Bukan performanya yang jadi masalah, melainkan soal ergonomi dan desain yang terasa kebulean alias kurang cocok dengan kondisi jalan dan postur tubuh pengendara Indonesia.
Baterai Dua Unit, Ngecas Cuma 40 Menit!
Charged Baycat memang dirancang dengan satu misi utama yang menghapus kecemasan soal jarak tempuh.
Motor ini dibekali dua opsi baterai lithium. Versi satu baterai berkapasitas 2,2 kWh, dan versi dua baterai total 4,4 kWh.
Saat memakai dua baterai penuh, jarak tempuhnya bisa tembus 170 km dalam mode Eco, angka yang mengesankan untuk kelasnya.
Yang paling mencuri perhatian tentu sistem pengisian dayanya.
“Colok charger 6 kW di bagian tengah dek kaki, dari nol sampai seratus persen cuma 40 menit,” jelas seorang pengulas di kanal YouTube otomotif.
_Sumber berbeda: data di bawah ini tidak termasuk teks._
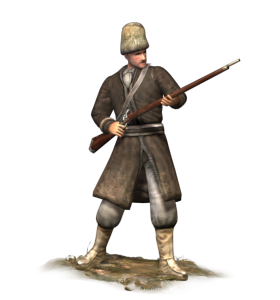 File:Cossack Infantry.png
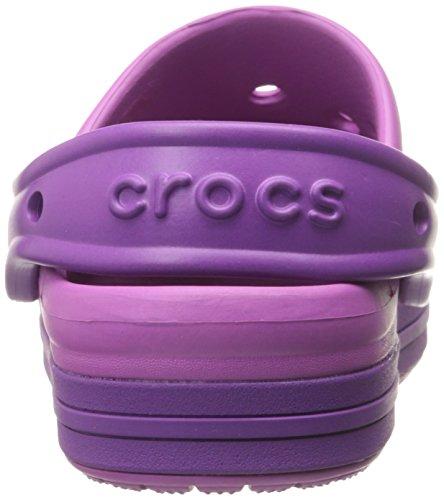 Crocs Crocs Bump it Clog, Sabots - Mixte enfant Blanc (Wild Orchid/Amethyst)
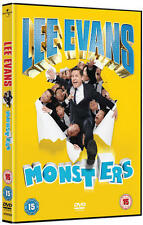 LEE EVANS MONSTERS OVER 2 HOURS RUN TIME UNIVERSAL UK 2014 REGN 2 DVD NEW SEALED
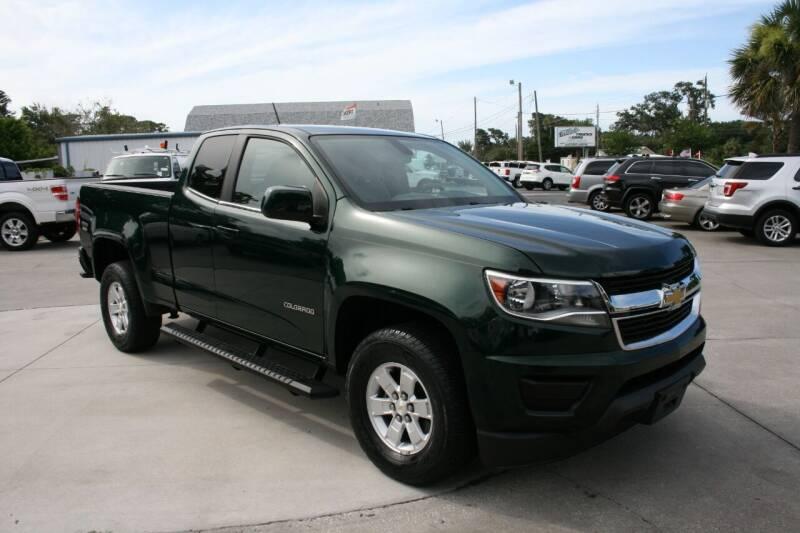 2016 Chevrolet Colorado for sale at Mike's Trucks & Cars in Port Orange FL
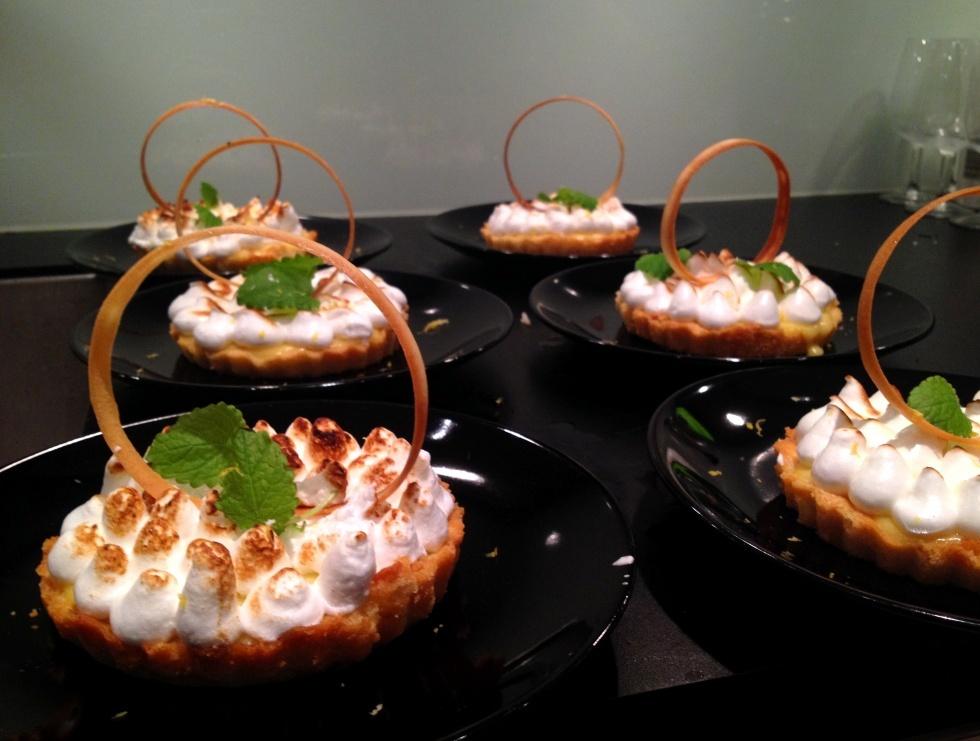 italiensk maräng dessert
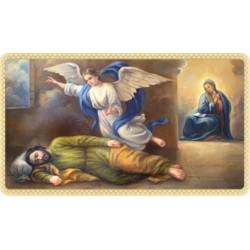 Estampa San José dormido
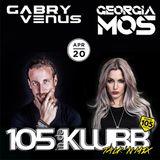 TALK 'N MIX WITH GABRY VENUS & GEORGIA MOS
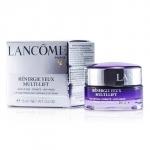 Renergie Multi-Lift Lifting Firming Anti-Wrinkle Eye Cream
Sebagai perbandingan, motor listrik biasa dengan portable charger membutuhkan waktu 5 - 6 jam untuk mengisi daya penuh.
Dengan fitur ini, Baycat bisa langsung diajak melaju setelah rehat singkat. Cocok bagi pengguna yang aktif dan sering berpindah tempat tanpa waktu luang panjang.
Desain Futuristik Tapi Tak Ramah Jalanan Jakarta
Sekilas, tampilan Baycat memang memesona. Lekuk bodinya tegas, futuristik, dan terasa mahal.
Lampu sudah full LED, rem depan-belakang cakram, dan dilengkapi sistem Combi Brake System (CBS) untuk menjaga stabilitas saat deselerasi.
Tenaga mesinnya juga cukup gahar, 5 PS (4 kW) dengan kecepatan puncak 85 km/jam di mode Sport.
Akselerasinya? Responsif banget, bahkan saat gas baru diputar sedikit saja.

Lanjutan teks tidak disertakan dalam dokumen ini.